Happy weekend everyone!
I have reached the last stage of setting up Snowplow for the first time and got the EMR cluster with Snowflake transformer & loader running via dataflow-runner. However, the transformer job failed after less than half a minute complaining about a bucket being in the wrong region:
User class threw exception: shadeaws.services.s3.model.AmazonS3Exception: The bucket is in this region: us-west-2. Please use this region to retry the request (Service: Amazon S3; Status Code: 301; Error Code: PermanentRedirect; Request ID: ED792079BBB7BBF2; S3 Extended Request ID: Er/uKjOOYopiHZ0eoY4n8XCU7gPm4Ww1QVgyKVfkinKnJFcZhP17KbNlLMQotUbB+eiNj23ExC4=), S3 Extended Request ID: Er/uKjOOYopiHZ0eoY4n8XCU7gPm4Ww1QVgyKVfkinKnJFcZhP17KbNlLMQotUbB+eiNj23ExC4=
I suspect that this could be about our Snowflake warehouse being located in us-west-2 and the Snowplow pipeline being in us-west-1. But I don’t understand which bucket it’s trying to access in us-west-2, especially not in the transformer step.

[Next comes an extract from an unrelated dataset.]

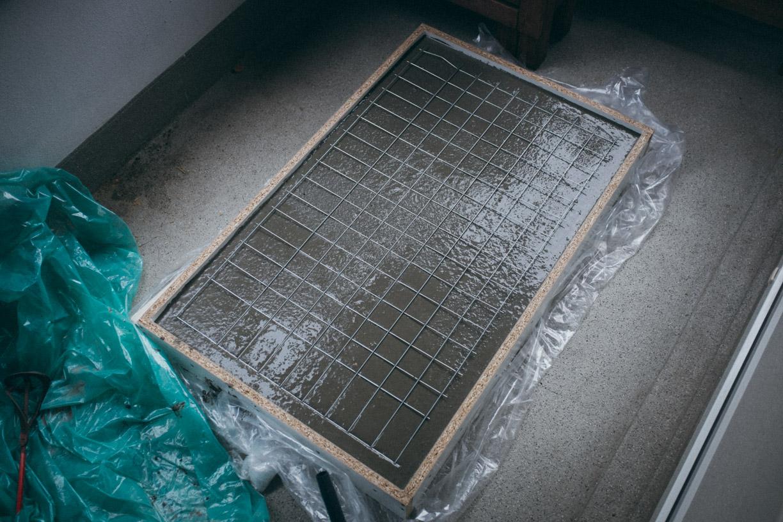 ghostbastlers – tischplatte aus beton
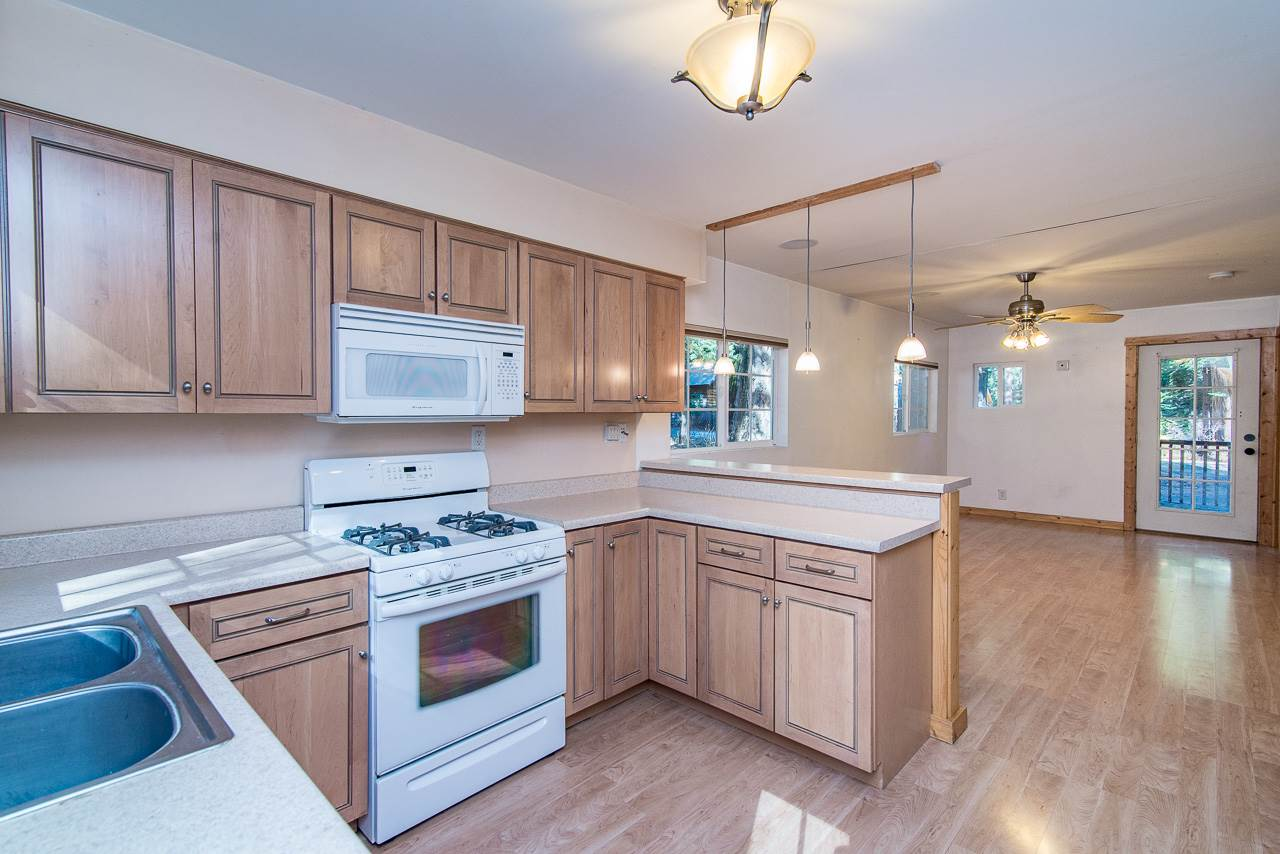 Additional photo for property listing at 4200 Interlaken Road  South Lake Tahoe, California 96141 Estados Unidos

The enriched bucket, bucket for transformer output, and bucket for ETL logs are all in us-west-1. The only other bucket that I suspect could be involved is the snowplow hosted assets one to get the transformer and loader jars.
Short of setting up the pipeline again in us-west-2 (which I might want to do anyways just to have them in the same region), I don’t really know what to do here. Has anyone seen this before?